> Document passage:
────

Category: Knowledge Bank

  • The secret to strategic planning…

    Through my role at Midnightsky I have had the chance to see a lot of conversation about strategy. It happens formally; like when an organisation is creating their Vision, Mission, Values and (of course) their Strategic Plan. It also happens informally; like when people are deciding which direction to go in the face of a crisis or big opportunity that has emerged.

    In situations that are more informal there is often a lot of talking, and that talking can go around in circles. If you’re lucky someone starts asking the questions that are the catalyst for a strategic conversation:

    “Why would that help us achieve <insert bigger goal>?”

    “How could we turn this situation into an advantage for our <insert bigger goal>?”

    “Why are we doing all of this anyway? What are we in pursuit of?”

    These kinds of questions make sure that tactical decisions, quick wins that keep the ship afloat, are also strategic in nature. The ship is afloat and still heading in the agreed direction.

    In formal strategic planning situations (which we have been involved in quite a few!) there are three key things that lead to developing a successful strategic plan. That is a strategic plan that people understand and commit to achieve.

    Over the years that we have been delivering these kinds of plans, these three themes repeat again and again. Organisations that succeed engage the right people at the right time, understand that their strategy is their organisational story, and they create plans that are measureable.

────

> Extracted records:
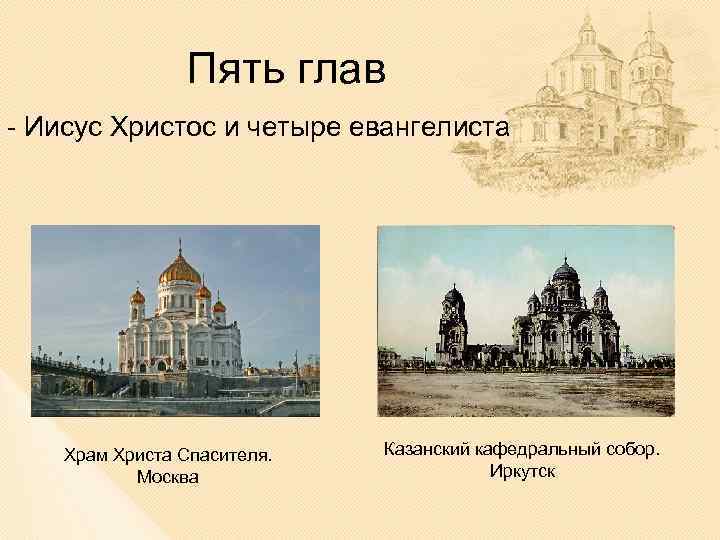 Пять глав

- Иисус Христос и четыре евангелиста

Храм Христа Спасителя.
Москва

Казанский кафедральный собор.
Иркутск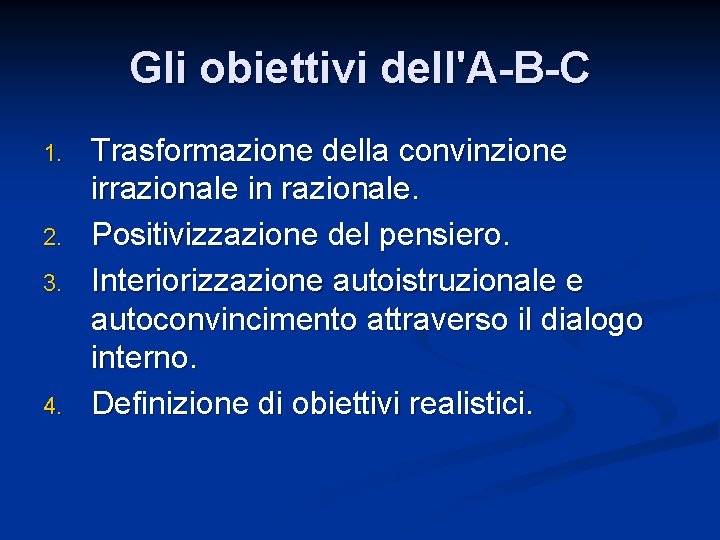 Gli obiettivi dell'A-B-C

1. Trasformazione della convinzione irrazionale in razionale.
2. Positivizzazione del pensiero.
3. Interiorizzazione autoistruzionale e autoconvincimento attraverso il dialogo interno.
4. Definizione di obiettivi realistici.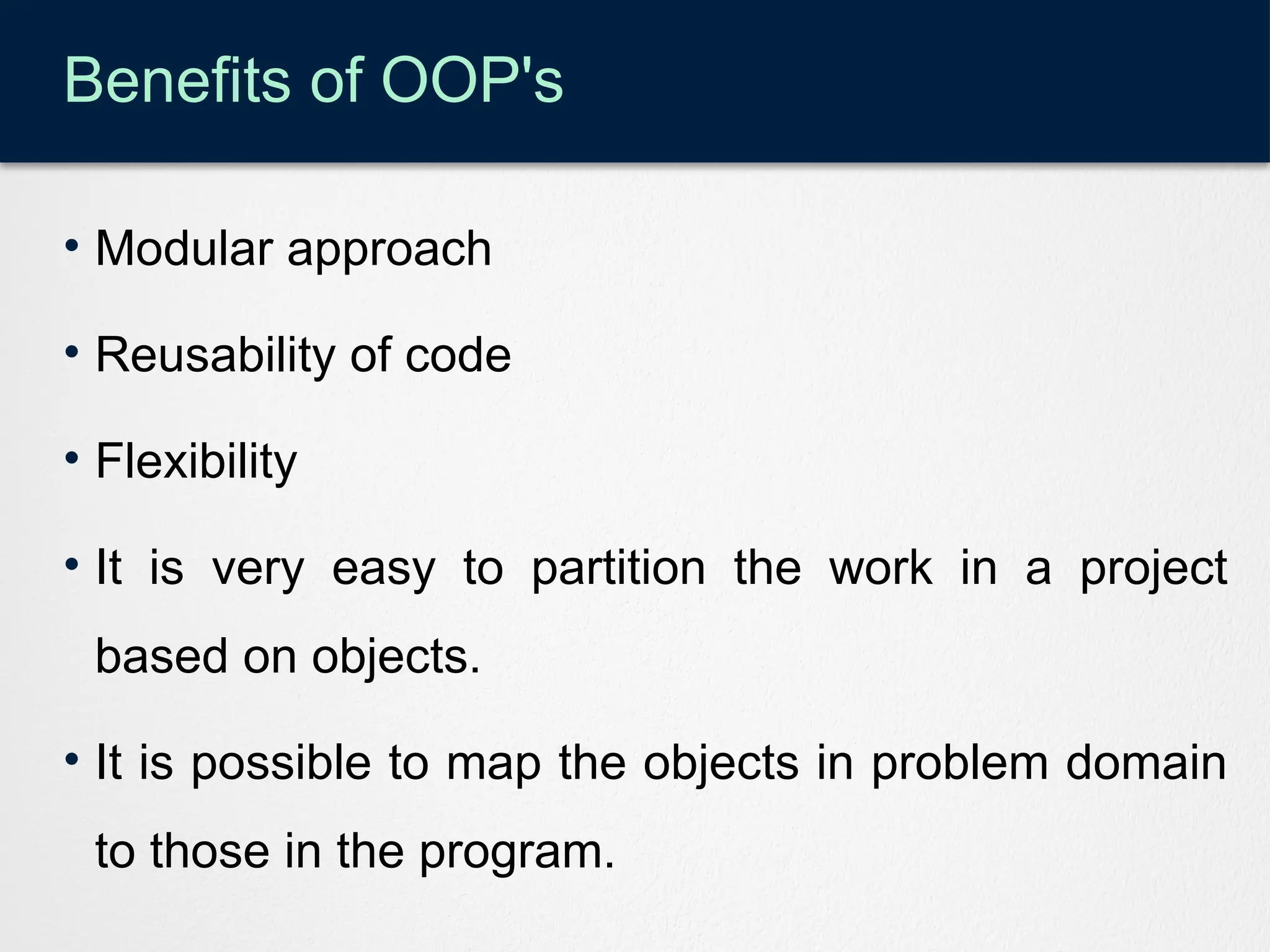 Benefits of OOP's

• Modular approach

• Reusability of code

• Flexibility

• It is very easy to partition the work in a project based on objects.

• It is possible to map the objects in problem domain to those in the program.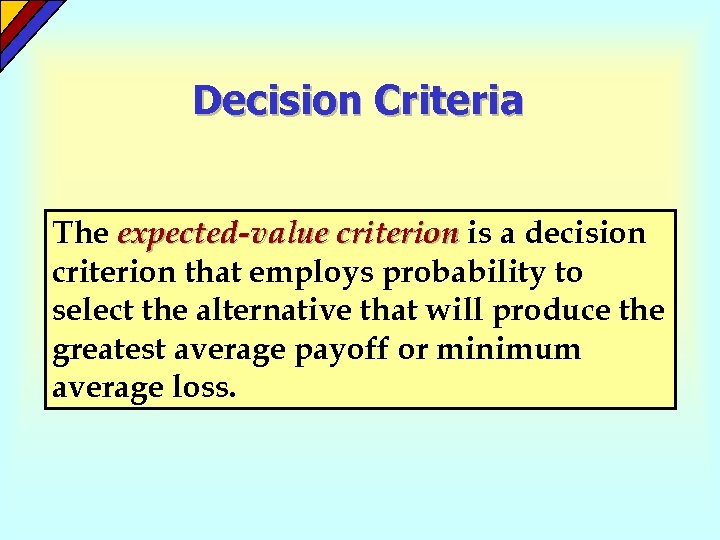 Decision Criteria

The expected-value criterion is a decision criterion that employs probability to select the alternative that will produce the greatest average payoff or minimum average loss.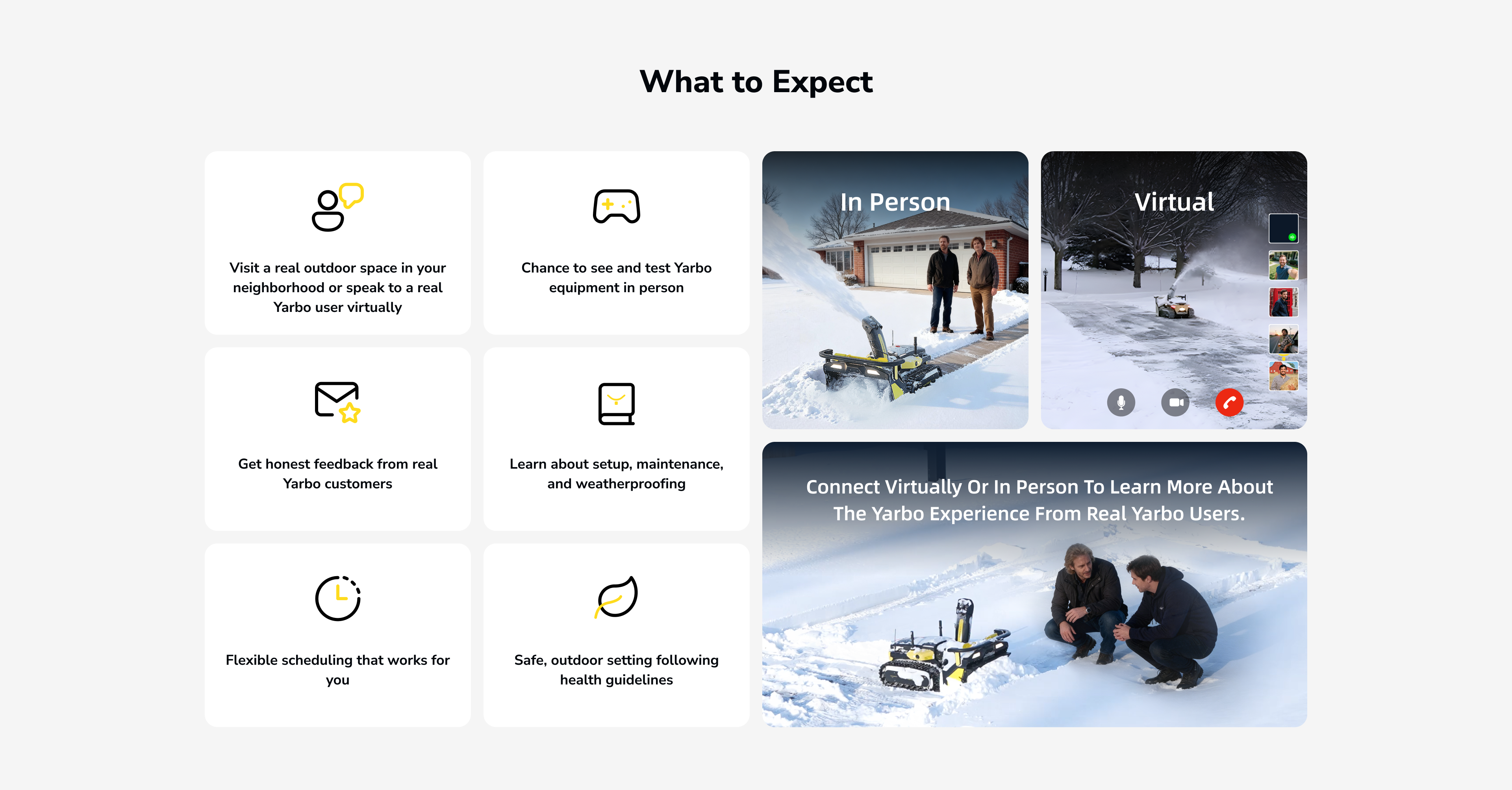 What to Expect

Visit a real outdoor space in your neighborhood or speak to a real Yarbo user virtually

Chance to see and test Yarbo equipment in person

Get honest feedback from real Yarbo customers

Learn about setup, maintenance, and weatherproofing

Flexible scheduling that works for you

Safe, outdoor setting following health guidelines

In Person

Virtual

Connect Virtually Or In Person To Learn More About The Yarbo Experience From Real Yarbo Users.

────

> What this task involves: In the strategic planning passage, name every item an organization creates when strategy is discussed formally.

> Solved exercise: Vision, Mission, Values, and Strategic Plan